Je puis également vous dire que ceux qui ont formulé des critiques à votre encontre dans le cadre de cette visite en Turquie ne contestent pas fondamentalement l’idée que le chef suprême des armées ait décidé l’acquisition d’armements modernes de qualité. Ils doutent plutôt de la sincérité du projet, de la solidité de votre volonté à aller jusqu’au bout de cette logique qui présente un avantage essentiel, celui de rétablir la toute puissance de l’État dans un domaine où l’immixtion d’intermédiaires non étatiques conduit à la catastrophe. Si des compatriotes ont émis des doutes quant à la sincérité de votre projet, c’est parce qu’on a vu faire marche-arrière sur d’autres questions où vous avez pourtant martelé votre volonté d’aller jusqu’au bout. Dès lors, le risque de vous voir embourbé dans une situation similaire comme celle de la lutte contre la corruption est vivace dans les esprits. Et puis, entre nous, c’est bien sous votre magistère que le dossier des fonds de l’armée détournés a connu le fâcheux épilogue matérialisé par un désistement de l’État à se constituer partie civile. Or, vous connaissez bien l’extrême gravité de ce dossier et les tortuosités imaginées pour le vider de son essence au bénéfice des mis en cause. Il est bien vrai qu’en termes de logique, un tel épilogue n’était pas si surprenant sous votre gouvernance puisque, face aux étudiants de l’université Abdou Moumouni de Niamey, vous aviez déclaré, en tant que candidat à l’élection présidentielle (déjà !) que l’ancien ministre de la Défense nationale, Issoufou Katambé, qui ne trouvait aucune excuse possible aux auteurs et complices de l’affaire, n’avait pas dit la vérité. Et qui ne dit pas la vérité ne peut que mentir.

Monsieur le “Président”

Vous comprenez sans doute que vos compatriotes doutent quelque peu de votre affaire. Chat échaudé craint l’eau froide, dit-on. Ils ont peur de vous voir dans un faire semblant, ce qui encore plus préjudiciable que l’absence de volonté. Le faire-semblant, c’est la crainte de ceux qui ont critiqué avec véhémence votre mission en Turquie dans cette perspective redoutable : aller en Turquie, faire le plein de bruits là-dessus, c’està- dire en mettre plein les yeux et les oreilles aux Nigériens et puis, plus rien. Pour vous résumer la situation, vos compatriotes approuvent votre démarche, mais émettent des doutes et des réserves. Ceux-là préfèrent attendre de voir pour juger. En revanche, moi, je vous accorde le bénéfice du doute, étant entendu que si vous avez fait le déplacement de Turquie uniquement pour amuser la galerie, on ne manquera pas de le savoir bientôt. Pour le moment, et sur la base des informations dont je dispose, vous êtes en droit d’attendre de vos compatriotes le soutien nécessaire.
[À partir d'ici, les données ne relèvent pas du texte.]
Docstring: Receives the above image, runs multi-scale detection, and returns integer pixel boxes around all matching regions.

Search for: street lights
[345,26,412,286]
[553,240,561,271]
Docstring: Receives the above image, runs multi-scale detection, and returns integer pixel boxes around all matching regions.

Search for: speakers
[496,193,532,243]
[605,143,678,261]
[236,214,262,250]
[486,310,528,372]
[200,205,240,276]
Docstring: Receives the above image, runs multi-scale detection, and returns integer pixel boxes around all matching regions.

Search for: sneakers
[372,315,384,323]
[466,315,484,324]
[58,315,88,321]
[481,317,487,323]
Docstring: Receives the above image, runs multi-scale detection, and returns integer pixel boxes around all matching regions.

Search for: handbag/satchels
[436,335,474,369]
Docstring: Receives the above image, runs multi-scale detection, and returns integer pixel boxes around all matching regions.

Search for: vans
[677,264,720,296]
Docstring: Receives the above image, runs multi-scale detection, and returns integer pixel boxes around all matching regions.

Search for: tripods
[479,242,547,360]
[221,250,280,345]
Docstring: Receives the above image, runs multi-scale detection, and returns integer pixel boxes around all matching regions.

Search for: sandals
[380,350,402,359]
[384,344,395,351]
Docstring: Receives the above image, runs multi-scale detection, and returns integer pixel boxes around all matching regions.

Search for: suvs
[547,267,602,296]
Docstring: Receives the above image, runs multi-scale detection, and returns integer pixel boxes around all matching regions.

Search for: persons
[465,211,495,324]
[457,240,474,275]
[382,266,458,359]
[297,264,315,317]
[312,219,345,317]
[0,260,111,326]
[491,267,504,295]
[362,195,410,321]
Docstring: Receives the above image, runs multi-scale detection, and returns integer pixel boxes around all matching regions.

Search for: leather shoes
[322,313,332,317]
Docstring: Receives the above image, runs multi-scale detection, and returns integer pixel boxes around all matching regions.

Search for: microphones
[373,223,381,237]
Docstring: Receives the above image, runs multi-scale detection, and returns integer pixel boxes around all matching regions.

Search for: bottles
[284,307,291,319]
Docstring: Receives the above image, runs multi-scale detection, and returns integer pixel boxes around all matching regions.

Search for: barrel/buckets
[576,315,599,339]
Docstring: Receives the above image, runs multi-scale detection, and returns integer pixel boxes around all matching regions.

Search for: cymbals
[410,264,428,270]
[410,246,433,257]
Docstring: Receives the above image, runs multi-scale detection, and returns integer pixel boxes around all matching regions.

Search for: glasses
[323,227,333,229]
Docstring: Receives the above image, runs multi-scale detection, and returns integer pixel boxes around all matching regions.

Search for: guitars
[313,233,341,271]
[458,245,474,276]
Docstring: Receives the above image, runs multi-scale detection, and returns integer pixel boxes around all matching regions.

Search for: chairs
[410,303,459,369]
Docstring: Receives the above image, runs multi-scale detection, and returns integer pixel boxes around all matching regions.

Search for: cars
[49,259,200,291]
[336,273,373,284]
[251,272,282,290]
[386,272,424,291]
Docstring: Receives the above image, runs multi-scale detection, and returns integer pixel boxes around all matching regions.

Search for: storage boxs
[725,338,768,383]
Mon avis est que vous méritez sur ce sujet un soutien des plus fermes et je voudrais bien saisir l’opportunité de cette lettre pour dire que vous avez déjà assez à faire pour y arriver. Je sais, par expérience, qu’il y a des forces centrifuges qui ne sont pas d’accord avec vous sur l’option turque et que, si vous êtes sincère, il vous a fallu leur livrer un combat acharné. Peut-être que vous n’avez encore remporté que la première manche et que vos adversaires attendent d’avoir une opportunité pour prendre leur revanche. Je connais assez bien leur hostilité à la voie tracée. Si vous êtes véridique, ils ne peuvent vous laisser agir à votre guise que lorsqu’ils ne peuvent plus rien entreprendre pour l’empêcher. J’espère, pour le Niger, que ceux qui ne croient pas en votre sincérité sur ce registre précis seront obligés, dans quelque temps, de reconnaître leur erreur d’appréciation.

Monsieur le “Président”,

On ne joue pas avec le feu. La sécurité et la défense du Niger n’ont pas de prix. Vous avez bien vu que face à la crise russo-ukrainienne, que les Européens songent désormais à une politique autonome de défense. Pourquoi devonsnous, nous autres, sous-traiter notre défense ? Pourquoi est-ce à la France ou à une autre puissance militaire, d’assurer notre sécurité ? L’assistance militaire étrangère, vous avez pu le vérifier au regard de l’expérience ukrainienne, ne sert pas à grand-chose. Elle ne sert que les intérêts de l’armée occupante.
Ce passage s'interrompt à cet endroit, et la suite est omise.